North Korea claims successful first test of multi-warhead missile

North Korea claimed to have successfully tested a new multiple warhead missile system on Wednesday, a boast that South Korea dismissed as a “deception”.

According to the official Korean Central News Agency, Pyongyang “successfully conducted the separation and guidance control test of individual mobile warheads” and “correctly guided” them to three targets.

The purpose of the test was “to secure the capability to destroy individual targets with multiple warheads” and develop multiple independently targetable reentry vehicle technology, or MIRV, the agency reported.

The South Korean military rejected the claim as a “deception”.

“Today North Korea disclosed something but we believe it’s simply a means of deception and exaggeration,” Lee Sung-joon, a spokesperson for the South Korean Joint Chiefs of Staff, said.

A joint analysis with the US indicated the missile exploded in its initial stage of flight, the military claimed. It also suggested that pictures of the supposed test released by North Korea were fabricated or recycled from a previous launch.

“I had been anticipating a MIRV test for some time now as this was one of the last remaining items on Kim Jong-un’s modernisation wishlist from the Eighth Party Congress in January 2021,” Ankit Panda, a senior analyst at the Carnegie Endowment for International Peace, told Al Jazeera.

The North Korean leader last month reportedly supervised firing drills involving nuclear-capable “super-large” multiple rocket launchers to show his country’s ability to carry out preemptive attacks on the South.

Photo released by the Korean Central News Agency shows an MIRV test conducted on 26 June 2024 (EPA)
Photo released by the Korean Central News Agency shows an MIRV test conducted on 26 June 2024 (EPA)

Meanwhile, in a tit-for-tat campaign, North Korea dropped balloons filled with trash on the South for the third straight day.
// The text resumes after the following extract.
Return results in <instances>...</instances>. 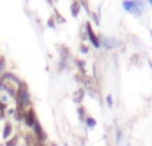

The North has sent thousands of balloons carrying manure, plastic and paper waste towards its neighbour in retaliation for South Korean activists sending propaganda leaflets the other way.

The South’s military said nearly 70 balloons had landed by Thursday morning, mostly in northern Gyeonggi province and Seoul, but they carried no hazardous contents. “The payload is about 10kg so there is a risk if the balloons descend rapidly,” it said.

Seoul’s response to the latest drop “will be flexible depending on the strategic and operational situation”, the military said according to AFP. “This depends on North Korea’s actions.”

South Korea previously threatened to restart anti-Pyongyang propaganda broadcasts near the border, escalating tensions after the North resumed launching balloons filled with trash.